Render the stretch of the material from the line containing "What is the measured span" through the line containing "4. point 107,151" as a JSON list of strings, one string per line, with blank lines omitted.

Records
----
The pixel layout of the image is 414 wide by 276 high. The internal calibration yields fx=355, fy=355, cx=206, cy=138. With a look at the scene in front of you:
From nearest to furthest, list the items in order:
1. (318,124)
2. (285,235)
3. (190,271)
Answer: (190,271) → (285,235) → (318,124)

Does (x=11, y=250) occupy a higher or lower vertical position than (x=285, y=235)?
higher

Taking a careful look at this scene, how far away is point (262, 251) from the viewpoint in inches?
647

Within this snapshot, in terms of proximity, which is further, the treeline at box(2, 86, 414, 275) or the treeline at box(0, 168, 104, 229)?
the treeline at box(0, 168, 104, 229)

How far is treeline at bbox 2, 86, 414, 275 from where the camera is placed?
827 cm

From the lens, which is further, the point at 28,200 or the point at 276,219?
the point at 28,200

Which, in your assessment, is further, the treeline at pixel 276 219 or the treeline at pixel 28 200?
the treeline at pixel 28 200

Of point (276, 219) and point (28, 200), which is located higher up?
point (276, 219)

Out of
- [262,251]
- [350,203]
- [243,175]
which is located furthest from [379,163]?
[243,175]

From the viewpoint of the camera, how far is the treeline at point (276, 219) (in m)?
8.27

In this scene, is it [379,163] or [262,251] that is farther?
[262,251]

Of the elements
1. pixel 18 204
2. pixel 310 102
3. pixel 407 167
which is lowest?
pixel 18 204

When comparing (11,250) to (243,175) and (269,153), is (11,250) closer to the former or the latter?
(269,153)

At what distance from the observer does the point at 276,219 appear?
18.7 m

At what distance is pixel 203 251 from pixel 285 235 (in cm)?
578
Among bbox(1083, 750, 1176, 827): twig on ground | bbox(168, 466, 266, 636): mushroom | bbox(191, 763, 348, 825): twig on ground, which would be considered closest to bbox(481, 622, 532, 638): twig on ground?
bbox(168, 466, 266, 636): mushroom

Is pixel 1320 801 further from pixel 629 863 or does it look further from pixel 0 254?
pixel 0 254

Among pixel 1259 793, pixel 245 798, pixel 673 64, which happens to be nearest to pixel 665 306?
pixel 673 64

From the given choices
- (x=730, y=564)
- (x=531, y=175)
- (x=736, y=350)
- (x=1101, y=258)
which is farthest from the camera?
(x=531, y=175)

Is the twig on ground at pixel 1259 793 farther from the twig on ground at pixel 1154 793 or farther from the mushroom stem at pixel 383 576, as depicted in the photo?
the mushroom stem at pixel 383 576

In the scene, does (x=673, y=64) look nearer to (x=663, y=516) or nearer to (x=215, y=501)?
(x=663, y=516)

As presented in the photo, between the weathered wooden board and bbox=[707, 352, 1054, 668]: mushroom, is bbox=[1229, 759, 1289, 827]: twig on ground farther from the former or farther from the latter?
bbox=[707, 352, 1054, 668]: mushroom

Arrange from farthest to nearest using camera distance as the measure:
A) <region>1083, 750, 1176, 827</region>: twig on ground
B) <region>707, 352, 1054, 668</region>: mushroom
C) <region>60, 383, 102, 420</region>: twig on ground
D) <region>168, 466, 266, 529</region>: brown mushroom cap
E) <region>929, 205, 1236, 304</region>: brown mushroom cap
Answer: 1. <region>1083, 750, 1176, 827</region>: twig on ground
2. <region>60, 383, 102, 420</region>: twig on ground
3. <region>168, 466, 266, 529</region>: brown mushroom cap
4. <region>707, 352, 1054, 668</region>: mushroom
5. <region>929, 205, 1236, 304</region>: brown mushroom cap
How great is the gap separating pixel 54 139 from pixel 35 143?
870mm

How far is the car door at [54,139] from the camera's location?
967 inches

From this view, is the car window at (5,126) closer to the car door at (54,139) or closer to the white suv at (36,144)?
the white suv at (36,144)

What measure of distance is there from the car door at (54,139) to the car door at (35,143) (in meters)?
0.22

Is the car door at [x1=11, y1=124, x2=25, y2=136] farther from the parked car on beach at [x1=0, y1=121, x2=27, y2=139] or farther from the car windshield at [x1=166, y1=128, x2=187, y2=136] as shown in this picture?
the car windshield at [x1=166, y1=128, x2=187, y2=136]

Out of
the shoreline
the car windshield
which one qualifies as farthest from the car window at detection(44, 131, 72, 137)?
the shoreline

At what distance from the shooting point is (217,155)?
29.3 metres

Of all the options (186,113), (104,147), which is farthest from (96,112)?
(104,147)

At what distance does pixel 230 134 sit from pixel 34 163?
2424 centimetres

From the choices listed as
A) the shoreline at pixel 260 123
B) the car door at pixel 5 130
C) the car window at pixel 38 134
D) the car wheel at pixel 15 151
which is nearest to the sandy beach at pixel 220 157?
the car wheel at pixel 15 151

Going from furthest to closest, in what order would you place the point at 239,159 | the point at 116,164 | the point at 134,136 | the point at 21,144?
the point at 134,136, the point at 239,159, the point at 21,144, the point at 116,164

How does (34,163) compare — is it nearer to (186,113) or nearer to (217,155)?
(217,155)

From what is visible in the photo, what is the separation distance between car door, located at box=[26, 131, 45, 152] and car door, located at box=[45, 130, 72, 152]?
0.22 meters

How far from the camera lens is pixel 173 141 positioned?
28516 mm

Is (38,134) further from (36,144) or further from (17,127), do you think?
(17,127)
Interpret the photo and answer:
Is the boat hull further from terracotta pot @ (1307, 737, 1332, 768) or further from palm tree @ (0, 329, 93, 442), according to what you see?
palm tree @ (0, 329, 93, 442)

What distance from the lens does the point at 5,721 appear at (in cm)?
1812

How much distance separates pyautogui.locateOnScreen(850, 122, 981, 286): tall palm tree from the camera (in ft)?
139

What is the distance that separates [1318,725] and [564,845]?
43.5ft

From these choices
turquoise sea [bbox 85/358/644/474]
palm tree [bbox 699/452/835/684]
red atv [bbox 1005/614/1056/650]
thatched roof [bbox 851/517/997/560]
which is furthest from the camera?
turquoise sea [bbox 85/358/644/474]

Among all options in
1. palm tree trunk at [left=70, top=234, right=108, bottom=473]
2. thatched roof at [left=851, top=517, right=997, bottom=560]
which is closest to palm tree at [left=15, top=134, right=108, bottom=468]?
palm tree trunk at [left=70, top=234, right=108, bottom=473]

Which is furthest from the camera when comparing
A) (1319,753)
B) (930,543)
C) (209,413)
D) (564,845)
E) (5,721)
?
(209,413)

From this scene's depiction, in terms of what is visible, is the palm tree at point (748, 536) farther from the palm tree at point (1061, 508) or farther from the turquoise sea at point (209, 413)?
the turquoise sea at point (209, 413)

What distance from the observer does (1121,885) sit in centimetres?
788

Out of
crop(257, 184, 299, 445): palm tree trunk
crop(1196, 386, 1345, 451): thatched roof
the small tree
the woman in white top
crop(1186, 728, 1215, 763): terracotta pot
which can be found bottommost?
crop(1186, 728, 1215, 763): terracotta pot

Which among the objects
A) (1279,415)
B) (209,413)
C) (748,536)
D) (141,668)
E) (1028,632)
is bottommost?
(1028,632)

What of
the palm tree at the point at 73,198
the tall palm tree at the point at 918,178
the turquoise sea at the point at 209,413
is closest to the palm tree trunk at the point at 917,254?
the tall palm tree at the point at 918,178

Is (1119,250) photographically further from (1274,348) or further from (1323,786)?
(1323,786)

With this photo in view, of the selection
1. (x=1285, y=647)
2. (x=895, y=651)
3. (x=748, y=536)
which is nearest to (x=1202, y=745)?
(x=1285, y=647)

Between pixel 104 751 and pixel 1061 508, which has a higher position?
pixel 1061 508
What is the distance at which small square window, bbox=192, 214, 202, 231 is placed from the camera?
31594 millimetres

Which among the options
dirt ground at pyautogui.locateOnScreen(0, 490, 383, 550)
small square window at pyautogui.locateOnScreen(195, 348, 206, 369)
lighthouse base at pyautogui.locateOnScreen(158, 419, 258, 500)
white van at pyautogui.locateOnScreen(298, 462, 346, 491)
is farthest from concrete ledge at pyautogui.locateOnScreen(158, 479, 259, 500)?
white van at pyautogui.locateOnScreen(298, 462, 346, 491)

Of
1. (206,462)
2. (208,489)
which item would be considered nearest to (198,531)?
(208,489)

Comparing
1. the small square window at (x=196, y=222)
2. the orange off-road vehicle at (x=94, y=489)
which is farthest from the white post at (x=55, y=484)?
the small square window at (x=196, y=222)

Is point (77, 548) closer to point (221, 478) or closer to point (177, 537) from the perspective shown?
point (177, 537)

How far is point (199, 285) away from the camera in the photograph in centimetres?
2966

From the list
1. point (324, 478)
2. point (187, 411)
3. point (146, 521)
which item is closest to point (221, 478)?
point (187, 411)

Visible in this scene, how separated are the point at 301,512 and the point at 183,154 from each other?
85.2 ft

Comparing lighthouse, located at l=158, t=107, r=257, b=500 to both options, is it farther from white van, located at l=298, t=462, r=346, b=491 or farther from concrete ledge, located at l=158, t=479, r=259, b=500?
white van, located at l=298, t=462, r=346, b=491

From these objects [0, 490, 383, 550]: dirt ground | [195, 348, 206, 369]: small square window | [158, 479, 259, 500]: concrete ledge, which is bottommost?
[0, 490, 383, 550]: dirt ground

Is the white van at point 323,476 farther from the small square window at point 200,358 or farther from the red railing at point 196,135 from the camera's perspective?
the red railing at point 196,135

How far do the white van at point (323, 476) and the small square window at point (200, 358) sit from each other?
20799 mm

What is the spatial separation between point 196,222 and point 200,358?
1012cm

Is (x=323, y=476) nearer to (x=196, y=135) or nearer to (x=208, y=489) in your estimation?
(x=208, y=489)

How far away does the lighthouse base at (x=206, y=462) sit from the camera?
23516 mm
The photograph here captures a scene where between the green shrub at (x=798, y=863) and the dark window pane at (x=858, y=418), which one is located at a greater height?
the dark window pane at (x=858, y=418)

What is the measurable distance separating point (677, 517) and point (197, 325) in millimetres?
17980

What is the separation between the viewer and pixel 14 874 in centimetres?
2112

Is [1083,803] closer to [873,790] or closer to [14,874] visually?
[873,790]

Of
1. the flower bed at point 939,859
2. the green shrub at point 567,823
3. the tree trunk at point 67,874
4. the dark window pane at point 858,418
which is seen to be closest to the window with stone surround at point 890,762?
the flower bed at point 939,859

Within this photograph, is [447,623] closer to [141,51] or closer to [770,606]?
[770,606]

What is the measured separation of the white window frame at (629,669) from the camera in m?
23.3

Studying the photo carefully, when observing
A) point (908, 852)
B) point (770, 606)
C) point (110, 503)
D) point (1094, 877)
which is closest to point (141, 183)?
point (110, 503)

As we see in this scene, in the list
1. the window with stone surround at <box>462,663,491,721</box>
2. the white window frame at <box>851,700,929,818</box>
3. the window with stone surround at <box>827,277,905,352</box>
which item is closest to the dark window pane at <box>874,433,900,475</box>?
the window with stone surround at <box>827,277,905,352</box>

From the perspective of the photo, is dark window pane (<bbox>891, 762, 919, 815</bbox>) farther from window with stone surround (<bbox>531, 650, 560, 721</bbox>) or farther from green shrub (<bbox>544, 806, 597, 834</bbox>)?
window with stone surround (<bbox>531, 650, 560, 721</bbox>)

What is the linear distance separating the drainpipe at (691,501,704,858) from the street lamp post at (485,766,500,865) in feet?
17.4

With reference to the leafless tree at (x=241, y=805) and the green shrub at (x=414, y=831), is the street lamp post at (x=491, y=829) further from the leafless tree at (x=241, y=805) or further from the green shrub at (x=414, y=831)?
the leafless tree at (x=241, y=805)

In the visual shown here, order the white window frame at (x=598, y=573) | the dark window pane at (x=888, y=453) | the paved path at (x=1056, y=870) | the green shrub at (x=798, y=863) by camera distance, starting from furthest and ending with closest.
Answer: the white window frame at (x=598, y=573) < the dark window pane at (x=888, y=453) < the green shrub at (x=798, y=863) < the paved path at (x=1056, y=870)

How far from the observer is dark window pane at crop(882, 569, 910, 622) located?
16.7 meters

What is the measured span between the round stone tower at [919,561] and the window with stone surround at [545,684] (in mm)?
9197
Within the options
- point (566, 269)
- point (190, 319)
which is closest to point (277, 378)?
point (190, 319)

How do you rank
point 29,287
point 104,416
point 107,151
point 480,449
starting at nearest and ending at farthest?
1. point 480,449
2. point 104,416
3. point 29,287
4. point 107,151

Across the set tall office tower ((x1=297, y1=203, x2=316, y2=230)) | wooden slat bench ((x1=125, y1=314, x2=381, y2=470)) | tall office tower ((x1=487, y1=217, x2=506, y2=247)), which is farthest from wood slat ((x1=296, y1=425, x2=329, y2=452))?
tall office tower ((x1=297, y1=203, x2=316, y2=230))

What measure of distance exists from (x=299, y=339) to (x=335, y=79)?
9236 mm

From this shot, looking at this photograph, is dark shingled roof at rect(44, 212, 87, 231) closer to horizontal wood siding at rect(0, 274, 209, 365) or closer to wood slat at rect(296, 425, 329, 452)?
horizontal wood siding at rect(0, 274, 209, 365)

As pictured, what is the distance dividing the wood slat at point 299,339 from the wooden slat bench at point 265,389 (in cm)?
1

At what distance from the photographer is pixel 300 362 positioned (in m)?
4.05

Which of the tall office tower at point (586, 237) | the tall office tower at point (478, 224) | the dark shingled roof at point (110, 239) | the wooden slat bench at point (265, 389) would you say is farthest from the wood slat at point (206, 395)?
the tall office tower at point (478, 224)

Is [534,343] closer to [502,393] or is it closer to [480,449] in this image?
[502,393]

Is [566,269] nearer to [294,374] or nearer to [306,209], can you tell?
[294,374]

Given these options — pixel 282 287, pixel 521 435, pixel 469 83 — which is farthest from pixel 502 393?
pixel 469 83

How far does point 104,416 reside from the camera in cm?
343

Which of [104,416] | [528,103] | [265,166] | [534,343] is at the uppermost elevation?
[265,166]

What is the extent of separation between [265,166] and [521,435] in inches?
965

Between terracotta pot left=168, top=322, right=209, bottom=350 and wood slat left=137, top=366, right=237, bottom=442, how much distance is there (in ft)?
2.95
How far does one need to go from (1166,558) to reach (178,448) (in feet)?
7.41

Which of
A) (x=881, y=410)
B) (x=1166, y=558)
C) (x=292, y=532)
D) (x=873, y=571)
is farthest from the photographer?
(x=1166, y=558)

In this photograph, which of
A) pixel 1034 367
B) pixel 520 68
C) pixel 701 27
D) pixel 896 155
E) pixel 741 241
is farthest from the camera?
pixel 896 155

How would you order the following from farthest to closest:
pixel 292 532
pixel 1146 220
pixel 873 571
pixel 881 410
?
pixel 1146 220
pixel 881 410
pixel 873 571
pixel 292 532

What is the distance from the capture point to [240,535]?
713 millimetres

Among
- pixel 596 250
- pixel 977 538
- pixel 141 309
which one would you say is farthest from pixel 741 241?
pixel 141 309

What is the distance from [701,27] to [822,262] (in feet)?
----
**Answer to the exercise**
[
  "What is the measured span between the round stone tower at [919,561] and the window with stone surround at [545,684] (in mm)?",
  "9197",
  "Within the options",
  "- point (566, 269)",
  "- point (190, 319)",
  "which is closest to point (277, 378)?",
  "point (190, 319)",
  "How do you rank",
  "point 29,287",
  "point 104,416",
  "point 107,151",
  "point 480,449",
  "starting at nearest and ending at farthest?",
  "1. point 480,449",
  "2. point 104,416",
  "3. point 29,287",
  "4. point 107,151"
]